Nous vous présentons aujourd’hui l’un des jeux les plus anciens de l’humanité, dont les premières traces archéologiques remontent au Ve ou au début du IVe millénaire avant Jésus-Christ.
À l’origine, l’osselet était un petit os — l’astragale — du pied du mouton mais on utilisait aussi celui du porc, du daim ou du chevreuil. Très tôt, les hommes l’ont reproduit dans des matériaux divers tels l’ivoire ou le métal avant d’utiliser, de nos jours, le plastique. Ainsi, en 1972, les archéologues ont-ils retrouvé dans la nécropole de Varna en Bulgarie, près de la Mer Noire, des astragales en os poli et en or, qui dateraient de 4600-4200 ans avant Jésus-Christ. On jouait également aux osselets en Anatolie et en Mésopotamie au IIIe millénaire avant Jésus-Christ, comme en Égypte à partir de la XIXe dynastie (IIe millénaire avant Jésus Christ). En Grèce, la quantité d’osselets exhumés des fouilles est impressionnante : on en a dénombré jusqu’à 25 000 sur un site des VIe-IIIe siècles avant Jésus-Christ, une grotte creusée au flanc du mont Parnasse, non loin de Delphes, et qui était dédiée au dieu Pan et et aux nymphes. Peut-être y étaient-ils déposés en offrande par les jeunes gens et les jeunes filles qui se préparaient au mariage ? En France, on emploie le terme osselets depuis la fin du XVIe siècle ; auparavant, on les appelait des martres ou martes, qui dérivent du mot marteau désignant de petites pierres rondes à même de remplacer les osselets.
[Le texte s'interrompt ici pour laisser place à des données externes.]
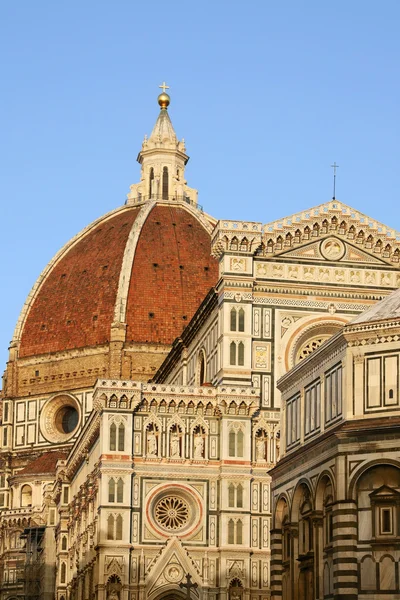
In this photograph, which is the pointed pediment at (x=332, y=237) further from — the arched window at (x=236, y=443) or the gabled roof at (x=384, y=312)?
the gabled roof at (x=384, y=312)

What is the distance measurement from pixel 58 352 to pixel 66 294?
491 cm

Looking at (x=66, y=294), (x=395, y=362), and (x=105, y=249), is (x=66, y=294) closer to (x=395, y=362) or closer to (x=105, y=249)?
(x=105, y=249)

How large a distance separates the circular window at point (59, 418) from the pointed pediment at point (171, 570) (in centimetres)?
4163

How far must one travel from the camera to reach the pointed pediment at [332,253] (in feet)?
206

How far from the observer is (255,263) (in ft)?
205

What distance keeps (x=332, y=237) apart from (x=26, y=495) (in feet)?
137

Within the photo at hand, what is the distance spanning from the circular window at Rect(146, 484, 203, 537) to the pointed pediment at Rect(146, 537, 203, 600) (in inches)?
24.6

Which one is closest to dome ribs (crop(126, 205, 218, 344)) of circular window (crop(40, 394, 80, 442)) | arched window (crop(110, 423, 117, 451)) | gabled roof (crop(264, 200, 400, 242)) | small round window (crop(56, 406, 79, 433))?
circular window (crop(40, 394, 80, 442))

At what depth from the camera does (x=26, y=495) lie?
320ft

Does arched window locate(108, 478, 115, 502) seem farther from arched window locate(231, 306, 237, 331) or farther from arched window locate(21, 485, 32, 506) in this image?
arched window locate(21, 485, 32, 506)

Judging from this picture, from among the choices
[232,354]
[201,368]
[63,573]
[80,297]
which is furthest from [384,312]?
[80,297]

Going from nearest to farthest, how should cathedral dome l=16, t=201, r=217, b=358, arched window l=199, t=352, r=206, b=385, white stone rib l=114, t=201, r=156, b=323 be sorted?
arched window l=199, t=352, r=206, b=385 < white stone rib l=114, t=201, r=156, b=323 < cathedral dome l=16, t=201, r=217, b=358

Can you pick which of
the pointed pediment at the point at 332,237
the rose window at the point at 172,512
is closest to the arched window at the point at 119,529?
the rose window at the point at 172,512

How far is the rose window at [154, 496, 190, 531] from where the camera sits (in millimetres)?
58688
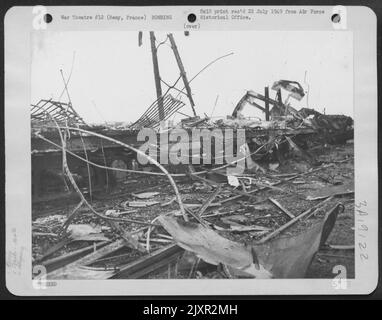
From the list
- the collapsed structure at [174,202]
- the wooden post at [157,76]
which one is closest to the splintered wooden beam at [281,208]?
the collapsed structure at [174,202]

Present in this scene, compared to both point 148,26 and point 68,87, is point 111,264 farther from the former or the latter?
point 148,26

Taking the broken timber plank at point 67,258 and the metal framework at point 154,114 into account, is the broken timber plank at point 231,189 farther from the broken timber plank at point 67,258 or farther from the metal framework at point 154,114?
the broken timber plank at point 67,258

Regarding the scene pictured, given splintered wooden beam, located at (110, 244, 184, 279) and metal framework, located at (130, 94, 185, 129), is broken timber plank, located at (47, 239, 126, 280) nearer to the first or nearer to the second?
splintered wooden beam, located at (110, 244, 184, 279)

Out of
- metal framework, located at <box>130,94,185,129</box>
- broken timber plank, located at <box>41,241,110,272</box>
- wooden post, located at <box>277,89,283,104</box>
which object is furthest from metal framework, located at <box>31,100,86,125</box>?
wooden post, located at <box>277,89,283,104</box>

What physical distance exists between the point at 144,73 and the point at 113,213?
1.29ft

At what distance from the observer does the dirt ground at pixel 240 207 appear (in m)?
1.13

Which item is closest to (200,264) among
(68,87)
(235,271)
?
(235,271)

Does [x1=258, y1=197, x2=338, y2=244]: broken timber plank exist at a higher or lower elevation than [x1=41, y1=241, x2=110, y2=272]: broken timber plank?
higher

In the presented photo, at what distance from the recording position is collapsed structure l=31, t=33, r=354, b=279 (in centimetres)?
113

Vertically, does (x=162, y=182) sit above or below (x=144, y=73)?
below

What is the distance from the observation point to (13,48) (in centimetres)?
113

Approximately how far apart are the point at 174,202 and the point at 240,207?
0.18 meters

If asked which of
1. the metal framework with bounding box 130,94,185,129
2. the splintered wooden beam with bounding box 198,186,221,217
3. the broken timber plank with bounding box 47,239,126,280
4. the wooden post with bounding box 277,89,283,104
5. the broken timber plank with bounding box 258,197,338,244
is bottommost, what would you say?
the broken timber plank with bounding box 47,239,126,280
Instrument d’un jeu d’adresse, les osselets — qu’il faut recevoir sur le dos de la main après les avoir jetés en l’air —, ont probablement servi à interroger le sort. Ils faisaient l’objet de paris dont certains dépassaient le cadre ludique. On sait qu’ils ont été utilisés pour consulter les divinités dans la Grèce et l’Italie antiques comme en attestent les valeurs attribuées aux différents côtés. Les Grecs anciens jouaient avec 4 osselets, qui pouvaient ainsi donner 35 combinaisons différentes. Chacune portait un nom, certaines étaient propices, d’autres mauvaises, d’autres encore mitigées : si le coup d’Aphrodite, avec les 4 faces différentes, était jugé le meilleur, celui du chien, avec ses 4 faces identiques, passait pour le plus néfaste.
Il y a bien longtemps qu’on ne manie plus les osselets pour sonder le destin. La manière d’y jouer la plus courante a été codifiée au XIXe siècle. Elle se pratique d’ordinaire avec 5 osselets. Le premier joueur, choisi par tirage au sort, les lance en l’air et s’efforce d’en réceptionner le plus possible sur le dos de la main droite. Il transfère dans la main gauche les osselets qu’il a rattrapés sauf un, qu’il jette en l’air et récupère, soit sur le dos de la main droite, soit dans la main droite. Il ramasse de la main gauche, un par un, ceux qui se sont éparpillés au premier coup. Quand il les tient tous, il les dépose sur la surface de jeu avant de les collecter en une fois, pendant que la main droite lance et reçoit son osselet. Puis, il les laisse retomber, le temps d’un autre mouvement de la main droite. Le joueur doit alors les retourner l’un après l’autre, de manière à leur faire présenter le dos, tout en lançant et rattrapant un osselet avec la main droite. L’opération continue en exposant les plats puis les creux de tous les osselets. Différentes figures peuvent se succéder au fil des tours : le puits, la passe, les fricassées. Lorsqu’un joueur manque l’un des tours, il cède la place au suivant ; quand c’est de nouveau son tour, il reprend le jeu là où il l’avait laissé. Réaliser un parcours complet s’avérait très difficile ; aussi plusieurs variantes simplifiées du jeu d’osselets ont-elles vu le jour.